Oltre alla pellicola è disponibile online anche un documentario, dal titolo Insieme (Zai yiqi 在一起),  di  Zhao Liang. Il documentario è legato al film: Zhao usa il ragazzo che muore all’inizio della pellicola per iniziare la sua ricerca per ospedali, case di cura, chatroom, forum, dei malati di AIDS: molti non vogliono farsi riprendere, per la maggioranza di loro mostrare la propria faccia significherebbe perderla per sempre, altri rispondono alle semplici domande del regista (come ti sei infettato, l’hai detto a qualcuno, com’è cambiata la tua vita dopo la malattia). Viene fuori che alcuni attori del film, a partire dallo stesso ragazzino, non sono dei professionisti ma malati. E l’idea che il film nasca dalla collaborazione tra grandi dello star system cinese e sieropositivi  è sicuramente di grande impatto mediatico per il pubblico. Ovviamente il film e il documentario hanno prerogative diverse, il primo è narrativo, il secondo informativo; il primo opera su livello emozionale, il secondo su quello razionale; tuttavia è nella visione combinata di entrambi, nell’unione dei due format che il messaggio acquista forza e completezza.

All’uscita nelle sale del film, nel 2011, ciò che colpì i media fu che finalmente un film, tra l’altro di produzione statale, raccontava una tragedia umanitaria che per più di un decennio era stata taciuta, censurata dai mass media. Il motivo per il quale questo film mi è rimasto impresso è invece nella sua poeticità. L’AIDS viene in genere inevitabilmente associato al sesso, soprattutto omosessuale, soprattutto non protetto, con tutti i giudizi e pregiudizi etici che una società attribuisce ad esso. Il film non si limita solo a sfatare la banale equazione AIDS=vita sessuale promiscua (tutti i personaggi del film lo contraggono per futili motivi, senza niente a che vedere con la loro vita sessuale), anzi usa proprio la passione sessuale per esorcizzare la paura di una malattia ignota e di una morte incombente. Qinqin e Deyi si separano dai rispettivi coniugi, rompono le convenzioni sociali ancora molto presenti e pesanti nella Cina contadina degli anni ’90, si fanno beffe degli atteggiamenti sprezzanti e ostili nei loro confronti e si rinchiudono in un loro mondo felice, fatto di sesso e malattia, amore e morte.

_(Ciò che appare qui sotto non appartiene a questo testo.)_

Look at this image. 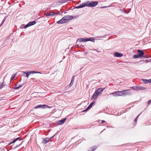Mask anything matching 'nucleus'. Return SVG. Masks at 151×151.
Masks as SVG:
<instances>
[{
  "instance_id": "nucleus-1",
  "label": "nucleus",
  "mask_w": 151,
  "mask_h": 151,
  "mask_svg": "<svg viewBox=\"0 0 151 151\" xmlns=\"http://www.w3.org/2000/svg\"><path fill=\"white\" fill-rule=\"evenodd\" d=\"M131 92L129 90H123L122 91H116L110 94H113L115 96H124L130 95Z\"/></svg>"
},
{
  "instance_id": "nucleus-2",
  "label": "nucleus",
  "mask_w": 151,
  "mask_h": 151,
  "mask_svg": "<svg viewBox=\"0 0 151 151\" xmlns=\"http://www.w3.org/2000/svg\"><path fill=\"white\" fill-rule=\"evenodd\" d=\"M63 18H64L65 20L66 21V22H67L68 20L72 19L73 18V17L72 16L67 15L64 16Z\"/></svg>"
},
{
  "instance_id": "nucleus-3",
  "label": "nucleus",
  "mask_w": 151,
  "mask_h": 151,
  "mask_svg": "<svg viewBox=\"0 0 151 151\" xmlns=\"http://www.w3.org/2000/svg\"><path fill=\"white\" fill-rule=\"evenodd\" d=\"M27 75V77L28 78L29 76L31 74H34L35 73H37L41 74L42 73L40 72H37L35 71H31L27 72L26 73H25Z\"/></svg>"
},
{
  "instance_id": "nucleus-4",
  "label": "nucleus",
  "mask_w": 151,
  "mask_h": 151,
  "mask_svg": "<svg viewBox=\"0 0 151 151\" xmlns=\"http://www.w3.org/2000/svg\"><path fill=\"white\" fill-rule=\"evenodd\" d=\"M99 95L95 91L91 97V99H96Z\"/></svg>"
},
{
  "instance_id": "nucleus-5",
  "label": "nucleus",
  "mask_w": 151,
  "mask_h": 151,
  "mask_svg": "<svg viewBox=\"0 0 151 151\" xmlns=\"http://www.w3.org/2000/svg\"><path fill=\"white\" fill-rule=\"evenodd\" d=\"M104 88H98L96 91L99 95H100L102 93Z\"/></svg>"
},
{
  "instance_id": "nucleus-6",
  "label": "nucleus",
  "mask_w": 151,
  "mask_h": 151,
  "mask_svg": "<svg viewBox=\"0 0 151 151\" xmlns=\"http://www.w3.org/2000/svg\"><path fill=\"white\" fill-rule=\"evenodd\" d=\"M66 22L64 19L63 17L60 20L57 21V23L58 24H62L66 23Z\"/></svg>"
},
{
  "instance_id": "nucleus-7",
  "label": "nucleus",
  "mask_w": 151,
  "mask_h": 151,
  "mask_svg": "<svg viewBox=\"0 0 151 151\" xmlns=\"http://www.w3.org/2000/svg\"><path fill=\"white\" fill-rule=\"evenodd\" d=\"M137 52L139 53L138 54L140 58H142V57L143 55L144 54V52L142 50H137Z\"/></svg>"
},
{
  "instance_id": "nucleus-8",
  "label": "nucleus",
  "mask_w": 151,
  "mask_h": 151,
  "mask_svg": "<svg viewBox=\"0 0 151 151\" xmlns=\"http://www.w3.org/2000/svg\"><path fill=\"white\" fill-rule=\"evenodd\" d=\"M77 41H78L79 42H86V41H88V38H78V40Z\"/></svg>"
},
{
  "instance_id": "nucleus-9",
  "label": "nucleus",
  "mask_w": 151,
  "mask_h": 151,
  "mask_svg": "<svg viewBox=\"0 0 151 151\" xmlns=\"http://www.w3.org/2000/svg\"><path fill=\"white\" fill-rule=\"evenodd\" d=\"M90 3L91 7H93L96 6L98 4L97 1L91 2Z\"/></svg>"
},
{
  "instance_id": "nucleus-10",
  "label": "nucleus",
  "mask_w": 151,
  "mask_h": 151,
  "mask_svg": "<svg viewBox=\"0 0 151 151\" xmlns=\"http://www.w3.org/2000/svg\"><path fill=\"white\" fill-rule=\"evenodd\" d=\"M136 88L137 89L136 91L144 90L146 88L144 87L138 86H136Z\"/></svg>"
},
{
  "instance_id": "nucleus-11",
  "label": "nucleus",
  "mask_w": 151,
  "mask_h": 151,
  "mask_svg": "<svg viewBox=\"0 0 151 151\" xmlns=\"http://www.w3.org/2000/svg\"><path fill=\"white\" fill-rule=\"evenodd\" d=\"M66 119H63L57 122V124L58 125H61L63 124L65 121Z\"/></svg>"
},
{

Tutto ciò mi ha fatto pensare a un romanzetto (nel senso di breve) letto durante il periodo dell’università, nel quale l’autore Yan Lianke, usava allo stesso modo la metafora del sesso: la moglie di un ufficiale dell’ Esercito Popolare intrattiene una relazione adulterina con un attendente. Entrambi perfetti comunisti, ligi al proprio dovere nei confronti della patria, si perdono in questa passione che li porta a distruggere i simboli dell’ideologia socialista con foga direttamente proporzionale al crescere della loro passione. Come se il sesso abbia il potere di infondere coraggio e talvolta sfrontatezza tali da sfidare le convenzioni sociali o la fede politica, fino a diventare una vera e propria potenza liberatoria, verso la riscoperta della semplicità e dell’essenzialità della vita umana.

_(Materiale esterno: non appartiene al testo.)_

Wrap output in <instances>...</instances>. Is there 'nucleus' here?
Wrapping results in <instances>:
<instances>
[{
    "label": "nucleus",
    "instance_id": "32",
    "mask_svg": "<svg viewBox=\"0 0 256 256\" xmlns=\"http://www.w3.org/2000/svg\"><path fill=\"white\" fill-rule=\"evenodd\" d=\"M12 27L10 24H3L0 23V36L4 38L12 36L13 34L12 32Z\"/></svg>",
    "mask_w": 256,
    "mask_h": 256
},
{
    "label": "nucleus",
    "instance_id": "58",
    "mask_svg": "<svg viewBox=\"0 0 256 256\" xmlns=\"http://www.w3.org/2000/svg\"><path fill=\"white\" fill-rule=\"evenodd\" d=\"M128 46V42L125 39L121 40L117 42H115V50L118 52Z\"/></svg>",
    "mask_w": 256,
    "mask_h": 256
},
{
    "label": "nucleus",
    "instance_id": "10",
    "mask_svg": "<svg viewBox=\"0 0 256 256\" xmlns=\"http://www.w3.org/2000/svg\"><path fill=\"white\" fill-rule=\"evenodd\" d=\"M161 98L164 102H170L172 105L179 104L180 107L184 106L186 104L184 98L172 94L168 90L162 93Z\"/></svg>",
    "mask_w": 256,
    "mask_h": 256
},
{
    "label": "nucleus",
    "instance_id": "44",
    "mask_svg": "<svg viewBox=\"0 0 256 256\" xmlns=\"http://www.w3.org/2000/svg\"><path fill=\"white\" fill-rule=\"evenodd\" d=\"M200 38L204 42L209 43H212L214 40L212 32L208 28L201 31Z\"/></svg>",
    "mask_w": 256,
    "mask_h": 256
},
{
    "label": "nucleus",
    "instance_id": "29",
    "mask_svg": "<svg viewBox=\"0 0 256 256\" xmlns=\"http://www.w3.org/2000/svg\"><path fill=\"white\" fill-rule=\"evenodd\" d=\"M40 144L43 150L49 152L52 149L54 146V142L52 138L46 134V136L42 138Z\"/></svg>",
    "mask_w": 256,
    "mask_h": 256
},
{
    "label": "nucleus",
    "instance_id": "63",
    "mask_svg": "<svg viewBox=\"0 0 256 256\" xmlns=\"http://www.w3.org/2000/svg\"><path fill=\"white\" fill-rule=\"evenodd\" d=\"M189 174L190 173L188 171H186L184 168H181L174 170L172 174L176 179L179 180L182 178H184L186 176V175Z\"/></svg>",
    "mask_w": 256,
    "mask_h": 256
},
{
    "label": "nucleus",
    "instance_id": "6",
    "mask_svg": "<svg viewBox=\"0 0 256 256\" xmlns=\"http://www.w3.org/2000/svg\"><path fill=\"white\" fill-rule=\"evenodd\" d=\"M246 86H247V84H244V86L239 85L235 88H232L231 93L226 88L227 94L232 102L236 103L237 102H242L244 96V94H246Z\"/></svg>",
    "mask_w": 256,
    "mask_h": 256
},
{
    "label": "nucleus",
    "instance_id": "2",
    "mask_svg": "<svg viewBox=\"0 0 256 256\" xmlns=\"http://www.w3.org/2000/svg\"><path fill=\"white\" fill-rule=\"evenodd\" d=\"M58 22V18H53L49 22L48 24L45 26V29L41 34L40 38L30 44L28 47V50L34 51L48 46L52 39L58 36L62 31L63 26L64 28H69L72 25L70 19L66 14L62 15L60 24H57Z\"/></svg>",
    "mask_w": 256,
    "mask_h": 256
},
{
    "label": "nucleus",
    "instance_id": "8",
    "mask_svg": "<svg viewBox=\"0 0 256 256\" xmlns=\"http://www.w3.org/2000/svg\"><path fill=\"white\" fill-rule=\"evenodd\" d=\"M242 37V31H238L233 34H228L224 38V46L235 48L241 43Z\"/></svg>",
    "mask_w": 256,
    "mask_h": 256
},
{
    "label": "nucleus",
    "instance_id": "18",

Per chi ne avesse voglia il libro è in libreria, tradotto in italiano col titolo Servire il popolo (wei renmin fuwu 为人民服务), disponibile anche in versione cinese sulla rete. Personalmente ho sempre pensato che una traduzione, per quanto buona, si lasci sempre alle spalle qualcosa di non detto, di intraducibile e che, al contrario, i cinesi sembra siano fisicamente fatti apposta per essere immortalati e raccontati da una macchina da presa.